LIST OF TASKS:
a) In the discussion of the Cuban embargo, what does it say opened up China to the world?
b) Translate this sentence from the discussion of the Cuban embargo into Spanish: "Foreign trade is what opened up China to the world."
c) Carry on the discussion of the Cuban embargo from its last sentence.

EXTRACT:
[Start of section]
Thanks for a substantive post. Yes, Obama could very well send foreign aid to Cuba. But that is a different issue.
My questions in post above are strictly about trading embargo with Cuba. I have seen no benefits or good results after 50 years of trying. The Castro’s are as entrenched as ever. Cubans are no better off than 50 years ago. And American business people can not sell in Cuba.
Foreign trade is what opened up China to the world. Why not Cuba?
The point is that the Cuban embargo was more or less symbolic, since nobody else did it and Cuba has had lots of European and other trade and tourism for decades now. Of course, the Europeans usually go to visit the underage girl prostitutes, but that’s par for the course in a Communist country. European businesses used to give away “Cuban sex tours” as incentives for their top salesmen.
In the case of other embargoes, such as that of South Africa under apartheid, many states ceased trading with the country, thanks to US and UN pressure, and the embargo was a genuine hardship. But Cuba’s hardship comes from its lack of a functional economy, lack of production, reliance on foreign gifts, etc., and has nothing to do with the embargo.
[End of section]
STUDY MATERIAL:
[Start of section]
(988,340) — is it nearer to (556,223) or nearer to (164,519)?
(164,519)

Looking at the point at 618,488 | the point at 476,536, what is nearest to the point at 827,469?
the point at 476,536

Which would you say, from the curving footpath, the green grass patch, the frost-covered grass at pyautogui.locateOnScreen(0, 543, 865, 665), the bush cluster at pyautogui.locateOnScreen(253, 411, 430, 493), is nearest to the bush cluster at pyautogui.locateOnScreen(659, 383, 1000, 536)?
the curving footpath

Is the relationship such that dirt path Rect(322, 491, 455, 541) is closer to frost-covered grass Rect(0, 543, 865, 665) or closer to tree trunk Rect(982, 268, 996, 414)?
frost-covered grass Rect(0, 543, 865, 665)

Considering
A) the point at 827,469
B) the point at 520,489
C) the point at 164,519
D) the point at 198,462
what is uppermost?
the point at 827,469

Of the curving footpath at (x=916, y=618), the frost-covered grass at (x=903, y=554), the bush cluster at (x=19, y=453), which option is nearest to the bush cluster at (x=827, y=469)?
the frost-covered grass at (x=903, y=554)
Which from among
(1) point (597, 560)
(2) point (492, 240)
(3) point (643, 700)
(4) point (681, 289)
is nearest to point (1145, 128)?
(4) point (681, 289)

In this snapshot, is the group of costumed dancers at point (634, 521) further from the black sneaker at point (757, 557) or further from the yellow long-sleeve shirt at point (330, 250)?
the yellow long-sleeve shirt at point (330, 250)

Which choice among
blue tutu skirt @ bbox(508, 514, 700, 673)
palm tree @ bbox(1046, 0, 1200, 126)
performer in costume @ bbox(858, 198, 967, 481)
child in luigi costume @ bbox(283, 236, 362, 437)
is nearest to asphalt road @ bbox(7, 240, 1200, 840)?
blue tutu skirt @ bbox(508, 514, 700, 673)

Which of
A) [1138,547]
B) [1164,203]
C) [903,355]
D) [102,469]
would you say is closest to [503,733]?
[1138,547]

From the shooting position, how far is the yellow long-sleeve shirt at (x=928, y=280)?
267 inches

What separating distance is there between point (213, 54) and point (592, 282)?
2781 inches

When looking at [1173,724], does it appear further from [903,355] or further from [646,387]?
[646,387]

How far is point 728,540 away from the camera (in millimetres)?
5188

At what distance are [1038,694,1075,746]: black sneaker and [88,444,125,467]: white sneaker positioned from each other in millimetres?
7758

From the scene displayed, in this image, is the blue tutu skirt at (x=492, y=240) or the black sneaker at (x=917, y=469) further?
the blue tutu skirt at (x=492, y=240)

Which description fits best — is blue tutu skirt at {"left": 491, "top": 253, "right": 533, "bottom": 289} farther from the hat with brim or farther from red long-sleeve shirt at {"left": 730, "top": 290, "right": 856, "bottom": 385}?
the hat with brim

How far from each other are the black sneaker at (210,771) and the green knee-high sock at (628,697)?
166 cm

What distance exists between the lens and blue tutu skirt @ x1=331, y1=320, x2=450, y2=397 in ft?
[End of section]
RESPONSES TO THE TASKS:
a) Foreign trade.

b) El comercio exterior es lo que abrió China al mundo.

c)
Sorry, you are misinformed. United States is the number one trader on food and medicine with Cuba including being the biggest on free donations. Thanks to the embargo, Cuba has to pay on advance for the goods Castro buys in U.S. Cuba trades freely with more than 140 nations worldwide, but they stopped selling to Cuba on credit because Cuba defaulted in all their commercial debts. Cuba’s international credit is the lowest in world, on par with Somalia. By ending the embargo Obama force the taxpayers to pay for the goods American business will sell to Castro when Cuba, as usual, defaults in its debts.